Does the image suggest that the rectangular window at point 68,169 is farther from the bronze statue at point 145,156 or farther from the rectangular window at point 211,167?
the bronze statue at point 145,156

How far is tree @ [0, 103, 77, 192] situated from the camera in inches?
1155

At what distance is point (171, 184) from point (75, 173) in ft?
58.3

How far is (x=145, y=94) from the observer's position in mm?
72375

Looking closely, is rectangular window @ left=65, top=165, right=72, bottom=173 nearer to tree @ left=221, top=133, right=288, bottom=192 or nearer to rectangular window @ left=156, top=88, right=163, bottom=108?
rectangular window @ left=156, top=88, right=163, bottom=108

==========

## Your goal
Rewrite the material above as a numbered list, from the line containing "At what distance" through the last line, inclusive. Leave out the blank lines.

## Exercise answer
1. At what distance is point (171, 184) from point (75, 173) in ft?
2. 58.3
3. How far is (x=145, y=94) from the observer's position in mm?
4. 72375
5. Looking closely, is rectangular window @ left=65, top=165, right=72, bottom=173 nearer to tree @ left=221, top=133, right=288, bottom=192 or nearer to rectangular window @ left=156, top=88, right=163, bottom=108?
6. rectangular window @ left=156, top=88, right=163, bottom=108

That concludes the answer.